When you GET a resource, you're asking for its state at a particular instant in 
time. GET's don't always return the same content, what's important about them 
is that clients can't be held responsible for any (unintended) side-effects of 
a GET operation. For example, if you GET the BBC new page now, and then GET it 
again in 20 minutes, the bytes you receive will almost certainly be different.

I think what's perhaps a bit odd in the paged traverser case is that clients do 
in fact trigger a state transition on GET which materially changes the 
response. Adding /next to the paged traverser URI does not change this, it just 
lengthens the URI.

Under the covers, the REST API is just using the traversal API and so gets back 
an Iterable<T> which is forward-only.
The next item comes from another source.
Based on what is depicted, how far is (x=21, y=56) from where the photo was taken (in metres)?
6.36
We can't (or rather won't) do things like 
?page=2 (or similar) because that would involve holding all the traversal state 
on the server which is one of the things paged traversers were meant to avoid 
(being kind to both the server and clients).

If you want to remember all traversal state on the client, that's OK. You can 
page through your own local data structures. In fact given the number of 
clients is likely to be larger than the number of servers, this makes sense 
since the memory burden is shared amongst the many clients, rather than being 
placed on the single server.

So, I'll buy that we've conflated a little too much into a single GET, but it's 
motivated by a sincere trade off to not overburden the server.